▶ [GIVEN TEXT]
..............................

When the German philosopher Theodor Adorno wrote in one of his aphorisms in Minima Moralia: "The whole is the false" (50), he expressed his increasing disenchantment with the totalitarian claims of what he called the "moral terrorism" of politically motivated art ("Commitment" 98). "No gaze attains beauty," he adds in another aphorism, "that is not accompanied by indifference, indeed, almost by contempt, for all that lies outside the object contemplated" (Minima Moralia 76). The particular object is dialectically opposed to "all that lies outside." All that lies outside is the whole that is false. But the particular object, as I want to show in this essay, constitutes itself only in and through the lingering gaze of the observer who is thus implicated in a dialectic between the aesthetic and history.

Elizabeth Bishop's aesthetic exemplifies both Adorno's skepticism about totalitarian claims and his advocacy for the particular object. Like Adorno, Bishop admired the painter Paul Klee who, she points out in an interview, "didn't have a formulated myth to look to, apparently, and his accomplishment was very considerable. [. . .] I'm not interested in big-scale work as such. Something needn't be large to be good" (Schwartz and Estess 295). Even the furnishing of her house near Petrópolis in Brazil shows Bishop's preference for the particular over the large or general: "You will notice that the study turns its back on the view of the mountains—that's too distracting!" she explains. "But I have the intimate view to look at; the bamboo leaves are very close" (289). Bishop's "intimate view" is explicitly borne out in her poetry. In one of her poems, entitled "Poem," she contemplates a small painting "about the size of an old style dollar bill" (Bishop 176). The minute size of this painting [End Page 49] and the close, exclusive attention it demands suggest that Bishop's aesthetic is an aesthetic of the particular. The little painting in "Poem" appears thus as a corrective of a painting in an earlier poem, which bears the telling title "Large Bad Picture" (Bishop 11; see Schwartz and Estess 314).

..............................

▶ [TASK DETAILS]
Please transcribe, word for word, the part of the Adorno and Bishop excerpt that opens with the words containing "When the German" and closes with "aesthetic and history.".

..............................

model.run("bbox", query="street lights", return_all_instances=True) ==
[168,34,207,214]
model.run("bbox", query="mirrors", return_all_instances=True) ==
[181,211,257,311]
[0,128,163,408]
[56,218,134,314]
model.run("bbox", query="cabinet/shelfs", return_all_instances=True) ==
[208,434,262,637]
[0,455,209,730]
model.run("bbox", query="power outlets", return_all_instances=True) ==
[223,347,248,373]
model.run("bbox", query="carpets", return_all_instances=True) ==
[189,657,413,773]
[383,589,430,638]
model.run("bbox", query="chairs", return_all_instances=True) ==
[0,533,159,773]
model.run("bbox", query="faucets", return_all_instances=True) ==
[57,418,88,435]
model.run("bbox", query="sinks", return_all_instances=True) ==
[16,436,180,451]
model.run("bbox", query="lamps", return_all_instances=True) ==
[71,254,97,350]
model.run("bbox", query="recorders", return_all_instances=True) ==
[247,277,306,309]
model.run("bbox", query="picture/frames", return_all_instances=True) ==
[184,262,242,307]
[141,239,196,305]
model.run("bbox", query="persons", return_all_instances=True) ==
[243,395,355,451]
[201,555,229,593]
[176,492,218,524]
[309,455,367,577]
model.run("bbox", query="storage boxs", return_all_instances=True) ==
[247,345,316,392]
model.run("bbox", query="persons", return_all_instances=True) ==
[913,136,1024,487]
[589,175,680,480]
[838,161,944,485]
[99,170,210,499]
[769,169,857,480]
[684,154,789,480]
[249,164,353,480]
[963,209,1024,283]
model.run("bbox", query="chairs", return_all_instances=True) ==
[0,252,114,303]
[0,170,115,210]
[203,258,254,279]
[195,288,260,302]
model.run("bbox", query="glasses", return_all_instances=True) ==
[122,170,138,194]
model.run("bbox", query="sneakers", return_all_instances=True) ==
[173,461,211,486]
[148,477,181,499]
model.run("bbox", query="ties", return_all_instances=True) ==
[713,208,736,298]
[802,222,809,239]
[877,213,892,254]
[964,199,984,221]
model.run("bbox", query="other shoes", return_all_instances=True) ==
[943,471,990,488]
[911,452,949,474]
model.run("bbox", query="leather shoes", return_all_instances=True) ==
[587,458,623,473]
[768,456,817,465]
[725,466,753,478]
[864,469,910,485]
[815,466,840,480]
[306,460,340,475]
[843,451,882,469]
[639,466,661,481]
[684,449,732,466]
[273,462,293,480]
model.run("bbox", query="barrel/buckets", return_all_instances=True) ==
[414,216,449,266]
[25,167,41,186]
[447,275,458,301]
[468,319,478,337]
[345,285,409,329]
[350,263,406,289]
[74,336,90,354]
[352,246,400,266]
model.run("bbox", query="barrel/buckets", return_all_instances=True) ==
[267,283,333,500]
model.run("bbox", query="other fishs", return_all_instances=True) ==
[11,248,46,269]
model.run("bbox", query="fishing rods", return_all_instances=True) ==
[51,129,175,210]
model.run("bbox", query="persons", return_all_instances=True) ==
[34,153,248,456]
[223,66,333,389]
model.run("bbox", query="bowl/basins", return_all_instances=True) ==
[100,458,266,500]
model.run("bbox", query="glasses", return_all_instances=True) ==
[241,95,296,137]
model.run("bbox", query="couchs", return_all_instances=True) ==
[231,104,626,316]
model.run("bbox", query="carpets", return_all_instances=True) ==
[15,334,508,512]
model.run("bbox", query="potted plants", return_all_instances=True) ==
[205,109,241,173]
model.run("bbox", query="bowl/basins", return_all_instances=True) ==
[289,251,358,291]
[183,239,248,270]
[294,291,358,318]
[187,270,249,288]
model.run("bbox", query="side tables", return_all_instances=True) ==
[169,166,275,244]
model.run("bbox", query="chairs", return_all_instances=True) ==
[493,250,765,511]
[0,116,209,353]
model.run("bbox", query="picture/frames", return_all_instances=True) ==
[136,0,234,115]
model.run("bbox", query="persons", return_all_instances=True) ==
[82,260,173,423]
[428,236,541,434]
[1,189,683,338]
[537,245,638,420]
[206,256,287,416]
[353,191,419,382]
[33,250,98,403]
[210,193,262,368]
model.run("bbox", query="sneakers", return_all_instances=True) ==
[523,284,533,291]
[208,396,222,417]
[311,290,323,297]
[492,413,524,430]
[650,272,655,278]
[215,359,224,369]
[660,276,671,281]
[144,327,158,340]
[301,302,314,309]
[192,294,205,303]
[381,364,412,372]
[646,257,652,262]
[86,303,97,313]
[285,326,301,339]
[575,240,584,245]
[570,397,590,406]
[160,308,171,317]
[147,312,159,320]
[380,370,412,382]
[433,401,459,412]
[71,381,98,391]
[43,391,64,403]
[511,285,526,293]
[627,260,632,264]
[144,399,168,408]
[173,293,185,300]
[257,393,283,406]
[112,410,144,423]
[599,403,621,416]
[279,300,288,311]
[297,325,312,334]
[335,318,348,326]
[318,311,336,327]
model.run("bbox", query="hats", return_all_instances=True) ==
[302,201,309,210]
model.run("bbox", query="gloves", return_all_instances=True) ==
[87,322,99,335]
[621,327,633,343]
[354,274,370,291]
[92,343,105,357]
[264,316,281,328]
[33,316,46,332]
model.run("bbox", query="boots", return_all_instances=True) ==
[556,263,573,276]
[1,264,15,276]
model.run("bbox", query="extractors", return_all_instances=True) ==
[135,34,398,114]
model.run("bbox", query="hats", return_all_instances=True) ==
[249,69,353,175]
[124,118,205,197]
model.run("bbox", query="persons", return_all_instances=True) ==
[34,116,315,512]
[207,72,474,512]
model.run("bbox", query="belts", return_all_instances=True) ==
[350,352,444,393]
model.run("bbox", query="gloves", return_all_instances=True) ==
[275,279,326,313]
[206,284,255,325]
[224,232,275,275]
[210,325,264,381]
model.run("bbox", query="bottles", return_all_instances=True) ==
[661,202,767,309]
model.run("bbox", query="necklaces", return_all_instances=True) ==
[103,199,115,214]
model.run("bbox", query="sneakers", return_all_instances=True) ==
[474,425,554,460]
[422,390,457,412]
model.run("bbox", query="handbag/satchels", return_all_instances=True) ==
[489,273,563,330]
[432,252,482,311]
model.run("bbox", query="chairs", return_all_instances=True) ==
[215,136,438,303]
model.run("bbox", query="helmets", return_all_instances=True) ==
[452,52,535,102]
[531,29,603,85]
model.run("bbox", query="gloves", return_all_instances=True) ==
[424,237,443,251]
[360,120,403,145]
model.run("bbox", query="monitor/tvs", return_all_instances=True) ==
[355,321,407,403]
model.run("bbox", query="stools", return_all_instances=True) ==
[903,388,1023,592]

..............................

▶ [EXERCISE SOLUTION]
When the German philosopher Theodor Adorno wrote in one of his aphorisms in Minima Moralia: "The whole is the false" (50), he expressed his increasing disenchantment with the totalitarian claims of what he called the "moral terrorism" of politically motivated art ("Commitment" 98). "No gaze attains beauty," he adds in another aphorism, "that is not accompanied by indifference, indeed, almost by contempt, for all that lies outside the object contemplated" (Minima Moralia 76). The particular object is dialectically opposed to "all that lies outside." All that lies outside is the whole that is false. But the particular object, as I want to show in this essay, constitutes itself only in and through the lingering gaze of the observer who is thus implicated in a dialectic between the aesthetic and history.